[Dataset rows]
▼▼▼

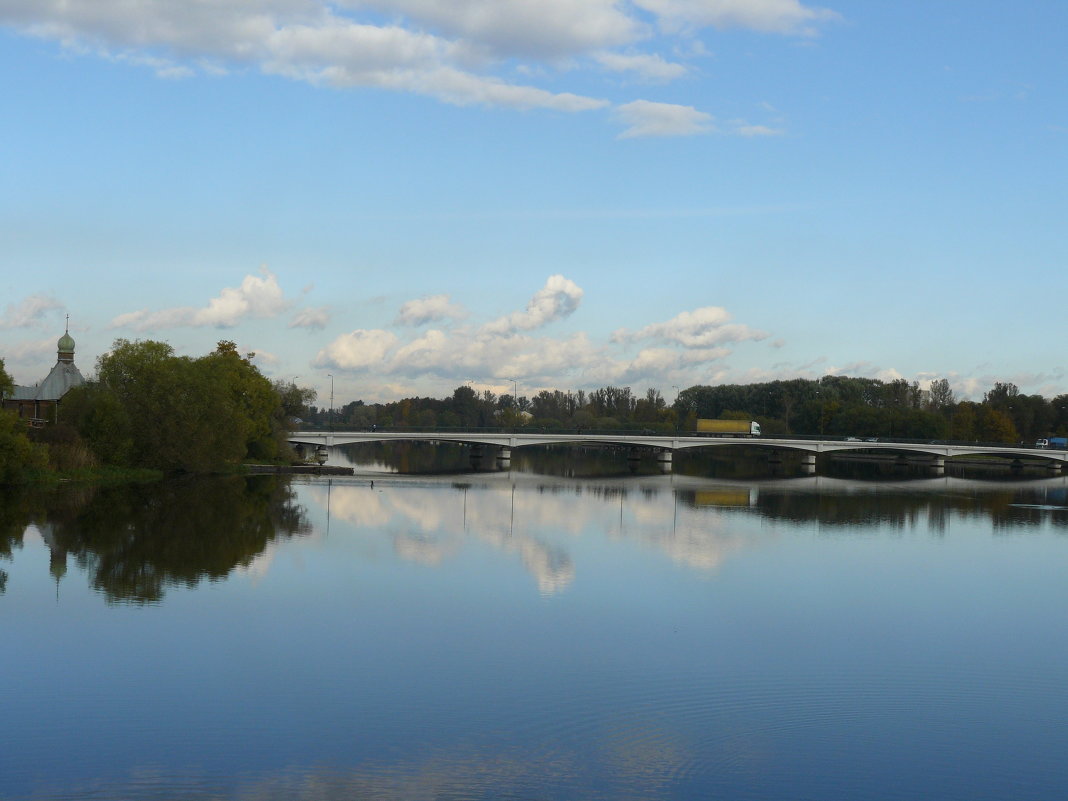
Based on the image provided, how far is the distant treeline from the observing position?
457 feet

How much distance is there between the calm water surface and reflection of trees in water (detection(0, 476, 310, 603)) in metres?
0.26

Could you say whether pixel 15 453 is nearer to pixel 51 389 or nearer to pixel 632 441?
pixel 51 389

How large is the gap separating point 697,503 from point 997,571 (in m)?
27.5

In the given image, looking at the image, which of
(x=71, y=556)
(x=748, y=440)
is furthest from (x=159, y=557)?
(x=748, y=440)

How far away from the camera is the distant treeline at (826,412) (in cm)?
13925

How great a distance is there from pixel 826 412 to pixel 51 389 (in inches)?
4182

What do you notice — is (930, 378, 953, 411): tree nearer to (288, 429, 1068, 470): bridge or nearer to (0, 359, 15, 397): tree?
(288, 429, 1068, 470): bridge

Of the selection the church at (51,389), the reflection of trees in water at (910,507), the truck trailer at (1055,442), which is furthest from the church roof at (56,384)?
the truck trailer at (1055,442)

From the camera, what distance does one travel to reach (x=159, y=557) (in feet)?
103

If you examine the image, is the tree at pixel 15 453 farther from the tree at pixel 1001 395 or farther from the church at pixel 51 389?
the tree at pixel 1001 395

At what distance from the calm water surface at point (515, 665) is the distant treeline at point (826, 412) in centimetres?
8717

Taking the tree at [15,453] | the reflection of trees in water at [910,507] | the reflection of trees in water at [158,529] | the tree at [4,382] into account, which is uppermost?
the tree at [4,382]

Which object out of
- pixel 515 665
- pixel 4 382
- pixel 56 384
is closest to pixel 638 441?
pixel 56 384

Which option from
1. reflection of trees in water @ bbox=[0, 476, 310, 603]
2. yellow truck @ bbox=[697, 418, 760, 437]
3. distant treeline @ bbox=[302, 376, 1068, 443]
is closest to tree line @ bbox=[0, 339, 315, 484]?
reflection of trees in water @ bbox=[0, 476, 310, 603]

▲▲▲

Exercise description:
Copy out everything in the records above, from the line containing "From the camera, what" down to the final line, reproducing each line word for word.

Answer to this problem:
From the camera, what distance does one travel to reach (x=159, y=557) (in feet)?
103

If you examine the image, is the tree at pixel 15 453 farther from the tree at pixel 1001 395 or farther from the church at pixel 51 389?
the tree at pixel 1001 395

At what distance from the calm water surface at point (515, 665) is the distant treeline at point (826, 412) in centimetres?
8717

Taking the tree at [15,453] | the reflection of trees in water at [910,507] | the reflection of trees in water at [158,529] | the tree at [4,382] into account, which is uppermost?
the tree at [4,382]

Which object out of
- pixel 515 665
- pixel 4 382
- pixel 56 384
is closest to pixel 638 441?
pixel 56 384

Which option from
1. reflection of trees in water @ bbox=[0, 476, 310, 603]
2. yellow truck @ bbox=[697, 418, 760, 437]
3. distant treeline @ bbox=[302, 376, 1068, 443]
is closest to tree line @ bbox=[0, 339, 315, 484]?
reflection of trees in water @ bbox=[0, 476, 310, 603]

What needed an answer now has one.